The fact that there is a split between regional appellate courts, a so-called circuit split, over “100 percent healed” policies increases the chances that the U.S. Supreme Court will decide whether 100-percent-healed policies violate the ADA. Another issue where there is a circuit split that the U.S. Supreme Court will decide is the legality of mandatory arbitration clauses in employment agreements.

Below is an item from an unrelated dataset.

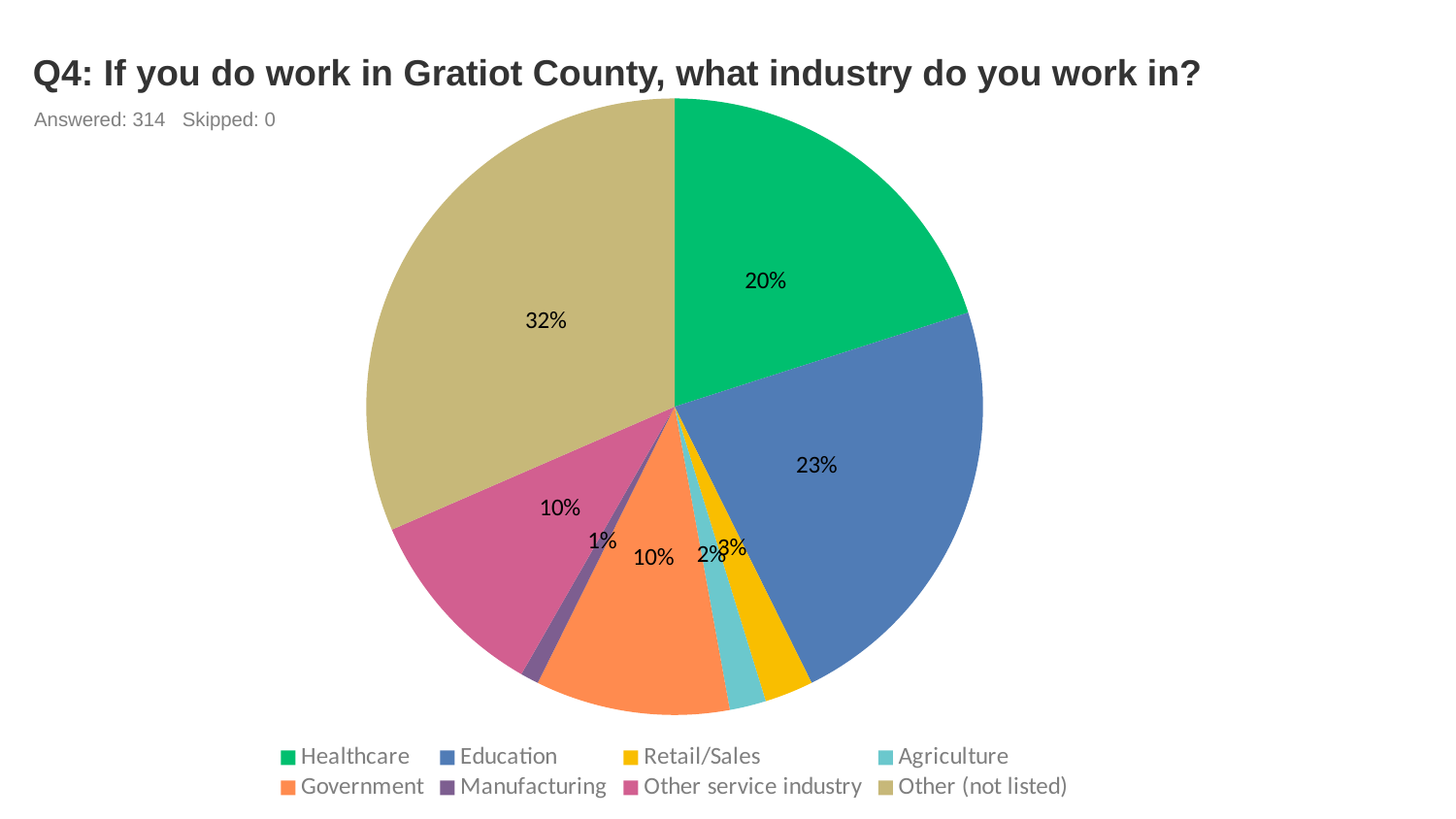
How many industry categories does the legend list? 8 How many respondents answered this question according to the slide? 314 Which industry has the smallest slice of the pie? Manufacturing What share of the pie does Manufacturing represent? 1% Which industry has the largest slice of the pie? Other (not listed) What share of the pie does Other (not listed) represent? 32% Which is larger, the Education slice or the Healthcare slice? Education What share of the pie does Education represent? 23% What kind of chart is shown on the slide? pie chart What is the difference in percentage points between Other (not listed) and Education? 9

Many workers unwittingly give up their rights to have employment-law disputes heard in court when they agree to mandatory arbitration clauses as a term of employment. In D.R. Horton Inc., 357 N.L.B. No 184 (2012) the National Labor Relations Board ruled that mandatory arbitration clauses prohibited Fair Labor Standards Act collective action cases because they interfered with protected concerted activity under 29 U.S.C. §157 and 29 U.S.C. § 158. In Lewis v. Epic Systems, 823 F. 3d 1147, 1154 (7th Cir. 2016), the 7th Circuit struck down a mandatory arbitration clause partly based on giving Chevron deference to the NLRB’s decision in D.R. Horton. The 9th Circuit agreed with the 7th Circuit in Morris v. Ernst and Young, LLP, No 13-16599 (Aug. 22, 2016). Unfortunately for plaintiffs, the 8th Circuit disagreed with the D.R. Horton decision in Owen v. Bristol Care, 702 F. 3d 1050 (8th Cir. 2013).

If confirmed, Gorsuch would be unlikely to give much weight to the opinions of the EEOC or NLRB in interpreting employment laws. Chevron deference is an unpopular concept with pro-business conservatives. Recently, the GOP-controlled House of Representatives passed legislation that, if enacted, would abolish Chevron deference.

Conversely, Chevron deference is a popular concept with progressive employee and civil-rights advocates, as it allowed the Obama administration to expand employee protections in the face of a hostile Congress. But with the advent of the Trump administration and his immigration policies, progressives have a newfound appreciation for separation of powers.

Also, employee advocates probably will not like many of the new rules and regulations issued by Trump appointees such as Labor Secretary nominee Larry Puzder. A prospective abolition of Chevron could be helpful to challenging rules made by a Trump administration. An example from the last Republican administration is instructive. In 2007, the U.S. Supreme Court in Long Island Care at Home Ltd. v. Coke, 551 U.S. 158 (2007) gave Chevron deference to Bush administration rules to exclude home health aides from coverage under the FLSA. It was nine years later that the rule was overturned, giving Chevron deference to Obama administration rules regarding home health aides and the FLSA.